**Short exercise**
Render every line of the listing below as a numbered list, skipping blank lines and leaving out the pictures.

--- begin ---

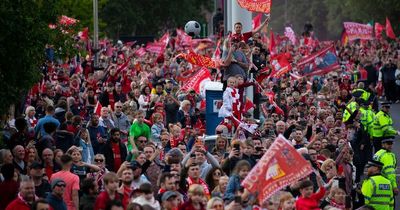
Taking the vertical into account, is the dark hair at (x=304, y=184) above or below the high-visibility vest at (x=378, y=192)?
above

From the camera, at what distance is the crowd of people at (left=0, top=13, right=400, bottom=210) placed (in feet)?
52.6

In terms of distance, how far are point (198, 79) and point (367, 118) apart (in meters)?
3.82

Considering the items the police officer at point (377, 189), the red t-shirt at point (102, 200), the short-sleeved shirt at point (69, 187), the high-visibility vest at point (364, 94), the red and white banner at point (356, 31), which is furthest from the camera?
the red and white banner at point (356, 31)

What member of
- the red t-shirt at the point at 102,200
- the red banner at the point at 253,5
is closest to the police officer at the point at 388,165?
the red banner at the point at 253,5

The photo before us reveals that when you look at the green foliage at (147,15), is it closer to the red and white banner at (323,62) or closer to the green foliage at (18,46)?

--- end ---

**Reply**
1. Taking the vertical into account, is the dark hair at (x=304, y=184) above or below the high-visibility vest at (x=378, y=192)?
2. above
3. From the camera, at what distance is the crowd of people at (left=0, top=13, right=400, bottom=210) placed (in feet)?
4. 52.6
5. In terms of distance, how far are point (198, 79) and point (367, 118) apart (in meters)?
6. 3.82
7. Considering the items the police officer at point (377, 189), the red t-shirt at point (102, 200), the short-sleeved shirt at point (69, 187), the high-visibility vest at point (364, 94), the red and white banner at point (356, 31), which is furthest from the camera?
8. the red and white banner at point (356, 31)
9. What member of
10. - the red t-shirt at the point at 102,200
11. - the red banner at the point at 253,5
12. is closest to the police officer at the point at 388,165?
13. the red banner at the point at 253,5
14. The photo before us reveals that when you look at the green foliage at (147,15), is it closer to the red and white banner at (323,62) or closer to the green foliage at (18,46)?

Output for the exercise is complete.